▶ _SOURCE DOCUMENT_

Becoming a teacher educator through being a student teacher: an autoethnography in the practicum

From Section:
Teacher Educators
Countries:
Hong Kong
Published:
Apr. 01, 2020
April, 2020

Source: Journal of Education for Teaching, 46:2, 248-250

(Reviewed by the Portal Team)

As a novice teacher educator, the author enrolled on a two-year part-time initial teacher education (ITE) programme to professionally develop himself as a credible teacher educator.
With the growing emphasis on practitioner research in teacher education (Bullock 2009; Hayler 2011), he conducted an autoethnography to examine his journey in the teaching practicum (TP).
In this paper, he reports on his field experience of teaching English as a second language to senior secondary students in two schools.
The central question guiding this study is: how did a novice teacher educator engage in professional development through participating in the teaching practicum as a student teacher?

(A series of records)
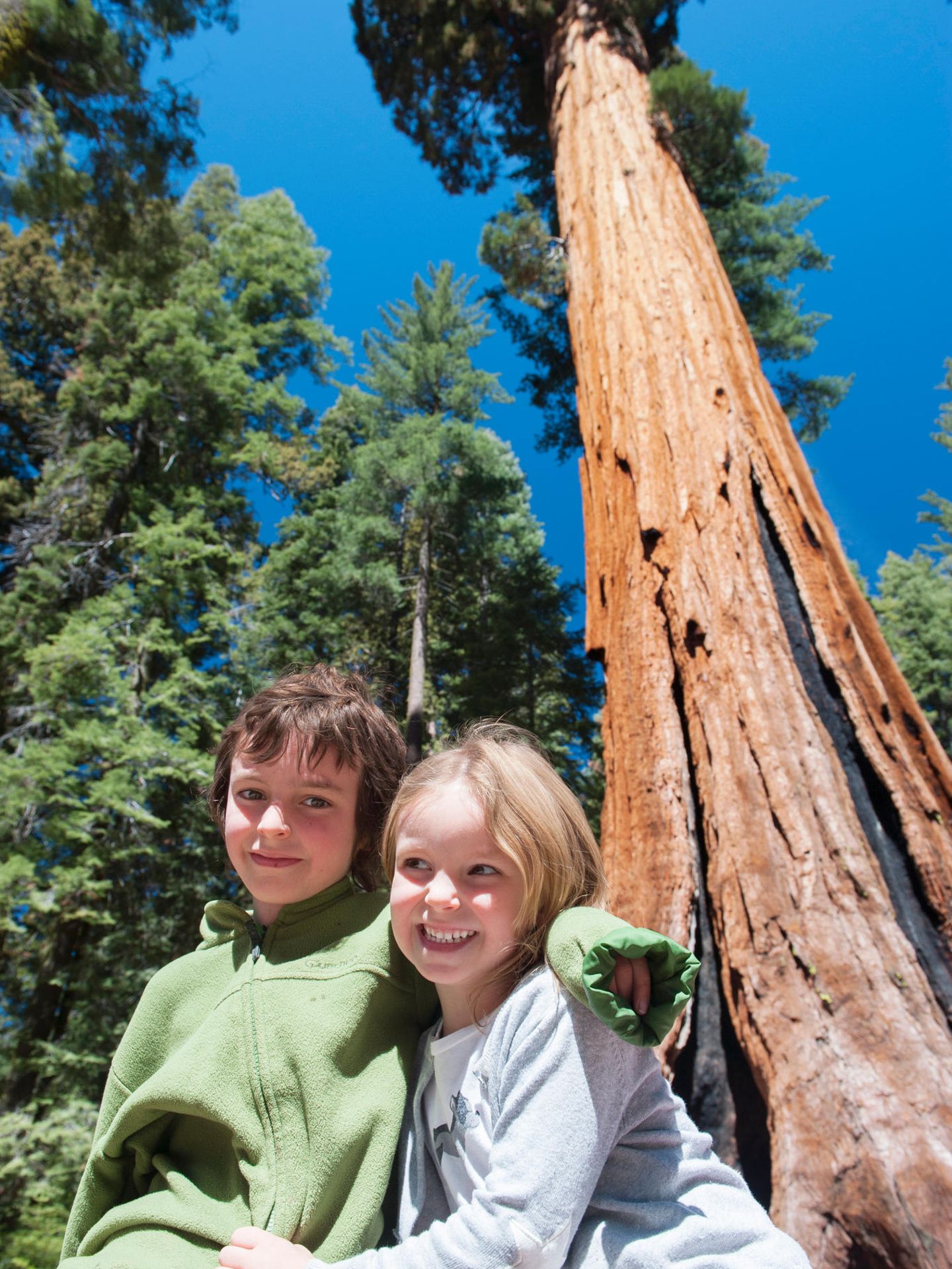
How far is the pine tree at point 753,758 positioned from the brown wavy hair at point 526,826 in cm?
98

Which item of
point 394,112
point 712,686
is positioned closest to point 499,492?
point 394,112

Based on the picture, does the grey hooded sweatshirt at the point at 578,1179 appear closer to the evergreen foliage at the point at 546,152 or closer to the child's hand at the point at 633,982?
the child's hand at the point at 633,982

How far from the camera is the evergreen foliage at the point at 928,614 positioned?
15.8 meters

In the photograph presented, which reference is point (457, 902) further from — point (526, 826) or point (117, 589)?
point (117, 589)

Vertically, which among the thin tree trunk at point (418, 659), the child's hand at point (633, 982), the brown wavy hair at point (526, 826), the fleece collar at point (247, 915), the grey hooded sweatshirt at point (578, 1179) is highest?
the thin tree trunk at point (418, 659)

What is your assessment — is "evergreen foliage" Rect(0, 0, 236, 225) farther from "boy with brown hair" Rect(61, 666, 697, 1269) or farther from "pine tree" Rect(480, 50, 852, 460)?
"boy with brown hair" Rect(61, 666, 697, 1269)

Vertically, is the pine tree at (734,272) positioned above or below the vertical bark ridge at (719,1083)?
above

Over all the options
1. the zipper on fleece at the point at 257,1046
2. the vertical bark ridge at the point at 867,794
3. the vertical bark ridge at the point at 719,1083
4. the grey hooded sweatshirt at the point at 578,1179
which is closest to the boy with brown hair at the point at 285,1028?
the zipper on fleece at the point at 257,1046

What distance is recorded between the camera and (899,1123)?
5.54ft

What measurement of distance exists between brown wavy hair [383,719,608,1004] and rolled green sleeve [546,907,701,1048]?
0.73 feet

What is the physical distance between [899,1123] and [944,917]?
71cm

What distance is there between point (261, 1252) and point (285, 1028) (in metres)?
0.32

▶ _EXERCISE REQUIREMENTS_
1. Transcribe the stretch of the autoethnography summary from "With the growing" through "in two schools.".
2. Please pick up the autoethnography summary after its last sentence and carry it forward.
The lines stand apart as their own material and have no connection to the autoethnography summary.

▶ _ANSWERS FOR THE EXERCISE_
1.
With the growing emphasis on practitioner research in teacher education (Bullock 2009; Hayler 2011), he conducted an autoethnography to examine his journey in the teaching practicum (TP).
In this paper, he reports on his field experience of teaching English as a second language to senior secondary students in two schools.

2.
In his 12-week TP, he immersed himself in two local secondary schools on a day-to-day basis.
School A is an elite English-medium school and School B is a Chinese-medium school admitting dropouts from other schools.
He kept a journal with extensive field notes and personal reflections, and collected data through participation (e.g., teaching and meetings), observation, and interviews with principals, teachers and students. He analysed his own video-recorded lessons and feedback from his TP supervisors.
These data became basis for developing the self-narrative.

Reflections and implications
For novice teacher educators without school teaching background, the field experience in school is crucial in their professional development because, as Bullock (2009) suggested, identifying and interpreting their own experiences as student teachers are the requirement of learning to be teacher educators.
For instance, the author gained a more vivid understanding about the tension between theory and practice.
In line with the curriculum reform initiative to promote learning English for authentic communication, he tried to implement a variety of task-based learning activities in his TP.
In School A, while most students enjoyed the tasks, some expected more examination drilling.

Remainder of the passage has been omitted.